Revenons à 'nos' tribunaux français. Cette 'incitation' me paraît être un instrument de destruction d'une personne ou d'un groupe qui pourrait 'nuire'. Il y a par exemple la persécution répétée de Riposte Laïque, qu'on veut faire taire à tout prix, c'est le mot, puisqu'on essaye par ce moyen juridique de le priver de moyens d'existence en l'assommant d'amendes exorbitantes.

Un autre cas illustratif, c'est celui de Robert Ménard, maire de Béziers, un gêneur.
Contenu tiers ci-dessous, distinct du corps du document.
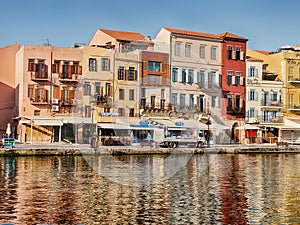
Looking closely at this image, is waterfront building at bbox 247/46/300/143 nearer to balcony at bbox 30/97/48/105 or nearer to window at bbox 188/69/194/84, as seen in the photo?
window at bbox 188/69/194/84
Il a été pris en flagrant délit de IHR, il a en effet déclaré ceci : il y a des classes d'école à Béziers avec jusqu'à 90 % d'élèves musulmans. Il énonce donc un fait. Il ajoute que c'est trop. Il donne alors son opinion. Il dit qu'il y a un problème. C'est tout. Il n'a pas dit par exemple qu'il fallait tuer neuf élèves sur dix. Il a simplement dit quelque chose qu'il ne faut plus dire. Et pour cela, il est traîné devant les tribunaux. Dire qu'il y a un problème concernant les musulmans est désormais tabou et punissable. Sauf que pour les élèves minorisés, ceux qui sont d'une petite religion de rien du tout, surtout du petit garçon ou de la petite fille juive qui sont l'objet d'opprobre dans le livre sacré des musulmans*, il y a peut-être tout de même un problème. Et je ne parle même pas de l'enseignant(e), qui aura sans doute de la peine à leur mettre, par exemple, (Charles) martel en tête. Bref, si on ne peut pas parler d'un problème, c'est le nier et donc empêcher d'y remédier. Avec ce dispositif, on ne va pas loin.

 

* Le Coran, lui, pratique l'IMR, l'incitation au massacre raciste. Ouvrez votre exemplaire, vous trouverez tout ça. Par exemple sourate XLVII, verset 4.

 

 

Laissez venir à moi les petits musulmans, car le royaume des cieux est à ceux qui leur ressemblent. (Jésus, dans Mathieu, XIX, 14, modifié Thomann).